▶ [TASK PROMPT] Recast the records, from the very first line up to and including the line that contains "84L122 90L131 89L135", as a JSON list of strings with one string per line, leaving out any blank lines.

▶ [PROVIDED ENTRIES]

┌────────

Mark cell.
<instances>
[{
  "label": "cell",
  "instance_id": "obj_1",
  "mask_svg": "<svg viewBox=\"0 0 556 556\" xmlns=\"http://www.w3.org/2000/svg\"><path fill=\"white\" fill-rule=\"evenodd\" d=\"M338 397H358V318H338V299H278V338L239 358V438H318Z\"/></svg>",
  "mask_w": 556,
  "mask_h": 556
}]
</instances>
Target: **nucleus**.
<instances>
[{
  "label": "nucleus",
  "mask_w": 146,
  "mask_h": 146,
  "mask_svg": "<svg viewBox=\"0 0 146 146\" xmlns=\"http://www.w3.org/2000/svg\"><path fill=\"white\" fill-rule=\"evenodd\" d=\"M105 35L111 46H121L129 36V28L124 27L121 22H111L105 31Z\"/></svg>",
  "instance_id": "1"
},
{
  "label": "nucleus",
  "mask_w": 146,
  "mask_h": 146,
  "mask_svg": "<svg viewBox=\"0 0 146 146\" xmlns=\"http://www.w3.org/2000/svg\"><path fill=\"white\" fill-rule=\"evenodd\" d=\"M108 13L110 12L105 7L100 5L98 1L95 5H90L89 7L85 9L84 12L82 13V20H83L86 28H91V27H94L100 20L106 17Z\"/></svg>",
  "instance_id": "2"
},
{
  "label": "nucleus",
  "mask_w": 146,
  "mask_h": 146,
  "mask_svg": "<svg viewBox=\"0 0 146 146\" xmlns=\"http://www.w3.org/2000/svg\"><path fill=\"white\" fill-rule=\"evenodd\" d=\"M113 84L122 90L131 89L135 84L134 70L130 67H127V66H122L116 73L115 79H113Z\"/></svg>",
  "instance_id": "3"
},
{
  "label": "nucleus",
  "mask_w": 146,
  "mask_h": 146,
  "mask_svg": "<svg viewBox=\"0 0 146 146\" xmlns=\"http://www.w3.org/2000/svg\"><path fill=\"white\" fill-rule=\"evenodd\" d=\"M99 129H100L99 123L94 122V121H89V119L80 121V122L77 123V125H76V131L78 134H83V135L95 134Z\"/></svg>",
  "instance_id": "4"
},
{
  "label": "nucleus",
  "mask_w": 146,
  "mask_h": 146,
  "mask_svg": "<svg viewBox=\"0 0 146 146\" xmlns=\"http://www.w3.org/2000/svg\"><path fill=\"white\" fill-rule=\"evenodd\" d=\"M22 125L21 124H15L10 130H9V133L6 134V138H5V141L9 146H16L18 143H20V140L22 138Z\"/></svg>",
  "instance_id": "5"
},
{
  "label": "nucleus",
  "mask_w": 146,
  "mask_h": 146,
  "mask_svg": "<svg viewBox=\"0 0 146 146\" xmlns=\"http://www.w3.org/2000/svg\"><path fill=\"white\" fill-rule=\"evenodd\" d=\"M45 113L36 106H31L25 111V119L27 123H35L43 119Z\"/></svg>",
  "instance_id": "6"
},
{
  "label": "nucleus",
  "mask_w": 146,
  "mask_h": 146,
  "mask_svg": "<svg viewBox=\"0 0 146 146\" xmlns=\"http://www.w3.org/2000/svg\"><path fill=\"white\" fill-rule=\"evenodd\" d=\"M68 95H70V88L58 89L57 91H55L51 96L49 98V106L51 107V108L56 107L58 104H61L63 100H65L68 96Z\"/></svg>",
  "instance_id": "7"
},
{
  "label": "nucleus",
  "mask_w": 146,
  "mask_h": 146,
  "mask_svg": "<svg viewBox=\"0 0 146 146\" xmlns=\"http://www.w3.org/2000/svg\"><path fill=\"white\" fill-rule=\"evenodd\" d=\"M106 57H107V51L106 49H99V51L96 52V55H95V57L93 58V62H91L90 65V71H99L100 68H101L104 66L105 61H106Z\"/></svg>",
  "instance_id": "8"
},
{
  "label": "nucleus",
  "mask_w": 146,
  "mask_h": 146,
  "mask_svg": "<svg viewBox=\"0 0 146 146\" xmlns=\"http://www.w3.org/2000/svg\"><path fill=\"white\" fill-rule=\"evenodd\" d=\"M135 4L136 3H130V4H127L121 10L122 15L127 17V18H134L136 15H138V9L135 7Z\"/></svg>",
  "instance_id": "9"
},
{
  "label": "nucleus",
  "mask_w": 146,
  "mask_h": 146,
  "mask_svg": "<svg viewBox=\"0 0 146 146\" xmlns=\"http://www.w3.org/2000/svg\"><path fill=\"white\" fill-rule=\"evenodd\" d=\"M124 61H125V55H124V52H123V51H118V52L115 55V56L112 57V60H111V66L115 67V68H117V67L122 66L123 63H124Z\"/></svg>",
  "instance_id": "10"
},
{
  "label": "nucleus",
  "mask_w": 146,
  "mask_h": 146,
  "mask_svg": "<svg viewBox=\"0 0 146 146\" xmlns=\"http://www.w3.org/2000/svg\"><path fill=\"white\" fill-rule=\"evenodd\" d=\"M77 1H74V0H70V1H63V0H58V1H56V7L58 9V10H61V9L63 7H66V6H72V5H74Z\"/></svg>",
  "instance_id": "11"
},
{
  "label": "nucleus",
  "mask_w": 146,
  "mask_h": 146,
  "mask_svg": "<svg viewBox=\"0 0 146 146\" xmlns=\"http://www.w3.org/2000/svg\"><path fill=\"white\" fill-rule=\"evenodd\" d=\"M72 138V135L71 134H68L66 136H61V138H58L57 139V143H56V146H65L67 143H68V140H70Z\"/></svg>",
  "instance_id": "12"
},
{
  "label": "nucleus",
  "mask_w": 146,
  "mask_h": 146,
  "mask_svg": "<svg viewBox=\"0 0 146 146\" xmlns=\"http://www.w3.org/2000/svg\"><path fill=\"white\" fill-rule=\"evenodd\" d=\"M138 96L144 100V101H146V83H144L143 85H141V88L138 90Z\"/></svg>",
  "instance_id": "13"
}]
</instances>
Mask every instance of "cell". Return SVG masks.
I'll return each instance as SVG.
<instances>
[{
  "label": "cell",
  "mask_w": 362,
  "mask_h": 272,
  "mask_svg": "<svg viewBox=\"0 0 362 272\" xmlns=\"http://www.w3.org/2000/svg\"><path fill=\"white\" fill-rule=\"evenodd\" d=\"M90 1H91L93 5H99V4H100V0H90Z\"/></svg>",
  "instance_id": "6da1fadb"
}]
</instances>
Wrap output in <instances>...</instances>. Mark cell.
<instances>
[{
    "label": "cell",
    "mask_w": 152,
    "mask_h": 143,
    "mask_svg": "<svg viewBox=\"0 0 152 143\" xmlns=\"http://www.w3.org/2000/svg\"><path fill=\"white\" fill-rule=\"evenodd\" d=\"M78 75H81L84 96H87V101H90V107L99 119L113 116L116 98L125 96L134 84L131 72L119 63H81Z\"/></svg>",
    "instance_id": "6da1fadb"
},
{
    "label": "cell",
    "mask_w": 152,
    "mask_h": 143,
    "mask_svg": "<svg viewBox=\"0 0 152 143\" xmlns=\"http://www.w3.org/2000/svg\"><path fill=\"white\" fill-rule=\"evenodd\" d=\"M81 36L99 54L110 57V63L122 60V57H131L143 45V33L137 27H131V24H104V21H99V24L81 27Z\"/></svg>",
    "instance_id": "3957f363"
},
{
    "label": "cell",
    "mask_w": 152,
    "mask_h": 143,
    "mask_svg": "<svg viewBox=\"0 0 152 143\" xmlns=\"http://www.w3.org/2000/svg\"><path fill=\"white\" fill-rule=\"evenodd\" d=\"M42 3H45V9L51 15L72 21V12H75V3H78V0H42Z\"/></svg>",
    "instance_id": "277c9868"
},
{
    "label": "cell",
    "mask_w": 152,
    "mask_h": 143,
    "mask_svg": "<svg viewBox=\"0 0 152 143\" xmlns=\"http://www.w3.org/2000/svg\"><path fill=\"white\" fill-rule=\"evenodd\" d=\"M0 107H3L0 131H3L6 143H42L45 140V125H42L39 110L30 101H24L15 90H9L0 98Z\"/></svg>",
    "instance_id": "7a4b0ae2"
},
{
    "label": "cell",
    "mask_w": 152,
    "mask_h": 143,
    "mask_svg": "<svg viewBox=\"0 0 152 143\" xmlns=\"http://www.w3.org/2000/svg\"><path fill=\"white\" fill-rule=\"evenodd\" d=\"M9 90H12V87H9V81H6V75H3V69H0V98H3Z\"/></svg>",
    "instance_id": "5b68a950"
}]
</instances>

└────────

▶ [TASK ANSWER]
[
  "Mark cell.",
  "<instances>",
  "[{",
  "  \"label\": \"cell\",",
  "  \"instance_id\": \"obj_1\",",
  "  \"mask_svg\": \"<svg viewBox=\\\"0 0 556 556\\\" xmlns=\\\"http://www.w3.org/2000/svg\\\"><path fill=\\\"white\\\" fill-rule=\\\"evenodd\\\" d=\\\"M338 397H358V318H338V299H278V338L239 358V438H318Z\\\"/></svg>\",",
  "  \"mask_w\": 556,",
  "  \"mask_h\": 556",
  "}]",
  "</instances>",
  "Target: **nucleus**.",
  "<instances>",
  "[{",
  "  \"label\": \"nucleus\",",
  "  \"mask_w\": 146,",
  "  \"mask_h\": 146,",
  "  \"mask_svg\": \"<svg viewBox=\\\"0 0 146 146\\\" xmlns=\\\"http://www.w3.org/2000/svg\\\"><path fill=\\\"white\\\" fill-rule=\\\"evenodd\\\" d=\\\"M105 35L111 46H121L129 36V28L124 27L121 22H111L105 31Z\\\"/></svg>\",",
  "  \"instance_id\": \"1\"",
  "},",
  "{",
  "  \"label\": \"nucleus\",",
  "  \"mask_w\": 146,",
  "  \"mask_h\": 146,",
  "  \"mask_svg\": \"<svg viewBox=\\\"0 0 146 146\\\" xmlns=\\\"http://www.w3.org/2000/svg\\\"><path fill=\\\"white\\\" fill-rule=\\\"evenodd\\\" d=\\\"M108 13L110 12L105 7L100 5L98 1L95 5H90L89 7L85 9L84 12L82 13V20H83L86 28H91V27H94L100 20L106 17Z\\\"/></svg>\",",
  "  \"instance_id\": \"2\"",
  "},",
  "{",
  "  \"label\": \"nucleus\",",
  "  \"mask_w\": 146,",
  "  \"mask_h\": 146,",
  "  \"mask_svg\": \"<svg viewBox=\\\"0 0 146 146\\\" xmlns=\\\"http://www.w3.org/2000/svg\\\"><path fill=\\\"white\\\" fill-rule=\\\"evenodd\\\" d=\\\"M113 84L122 90L131 89L135 84L134 70L130 67H127V66H122L116 73L115 79H113Z\\\"/></svg>\","
]